Testicle stem cells ‘could treat diabetes’

MEN with insulin-dependent diabetes might one day have their condition treated with cells from their testicles, US scientists have claimed.

Researchers at Georgetown University Medical Center (GUMC), in Washington, DC, said hey transformed sperm stem cells into the pancreatic cells that make insulin, without using any extra genes to turn adult stem cells into a tissue of choice.

Tests on mice showed that the early precursors for human sperm, called human spermatogonial stem cells (SSCs), once extracted from testicular tissue could be morphed into insulin-secreting beta islet cells normally found in the pancreas, to start reversing the disease.

Using human testes from dead organ donors, the research team produced around one million stem cells from one gram of tissue.

They found that the cells showed many of the biological markers that characterise normal beta islet cells.

They then transplanted those cells into immune deficient diabetic mice and were able to decrease the rodents’ blood sugar levels for about a week – showing that the cells were producing enough insulin to reduce hyperglycemia.

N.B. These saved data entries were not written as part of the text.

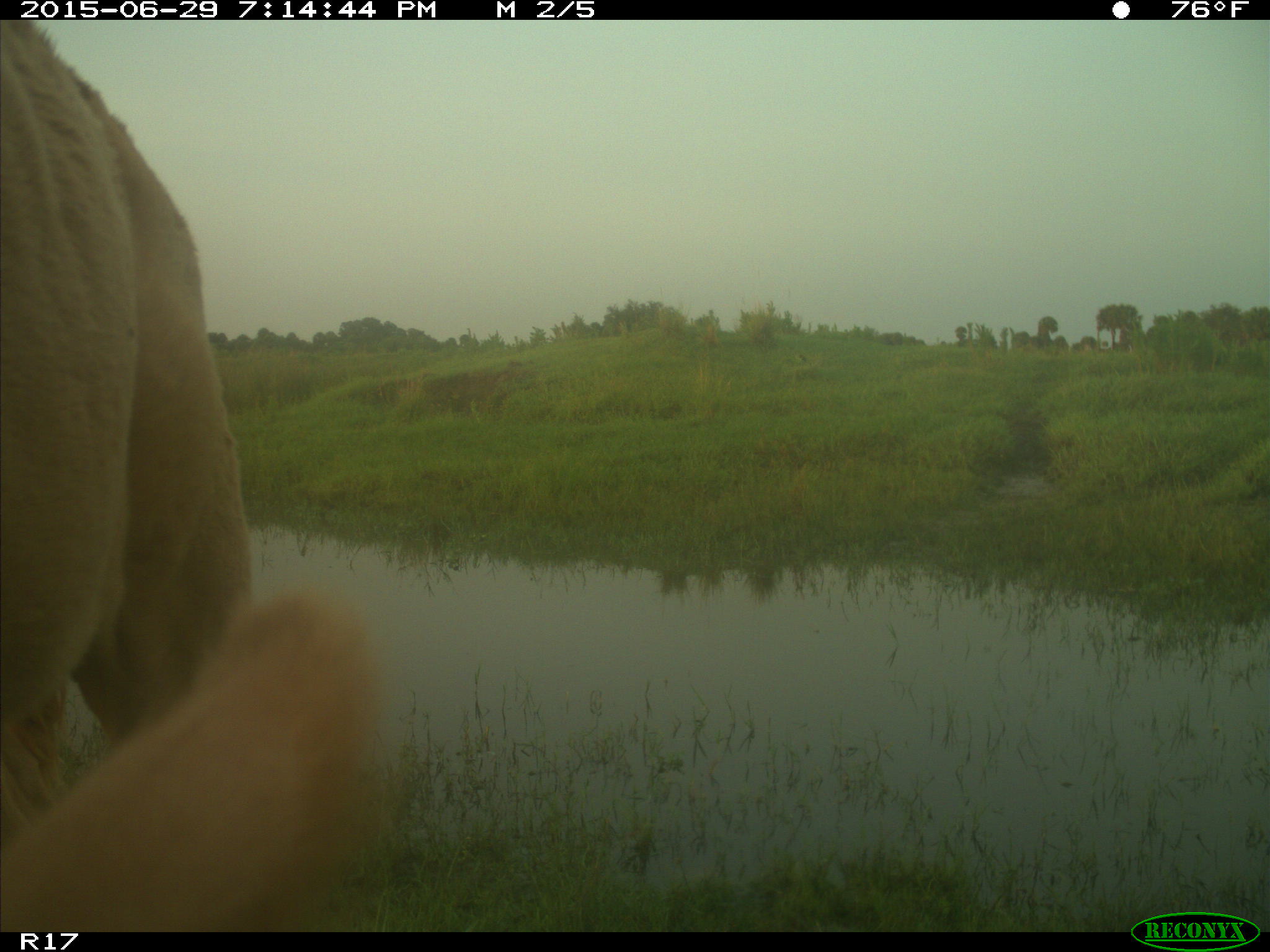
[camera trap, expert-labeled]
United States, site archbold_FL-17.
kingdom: Animalia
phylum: Chordata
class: Mammalia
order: Artiodactyla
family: Bovidae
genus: Bos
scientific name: Bos taurus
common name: domestic cow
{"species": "Bos taurus (domestic cow)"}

“No stem cells, adult or embryonic, have been induced to secrete enough insulin yet to cure diabetes in humans, but we know SSCs have the potential to do what we want them to do, and we know how to improve their yield,” said the study’s lead investigator, Dr G. Ian Gallicano, an associate professor at the university.

If this technique could be replicated in humans, using a man’s own tissue to create insulin, it would conquer problems with many of the potential treatments currently being tested for type 1 diabetes.

Dr Gallicano, who presented his team’s work in Philadelphia at the American Society of Cell Biology annual meeting, said they hoped a similar technique could be developed to help women.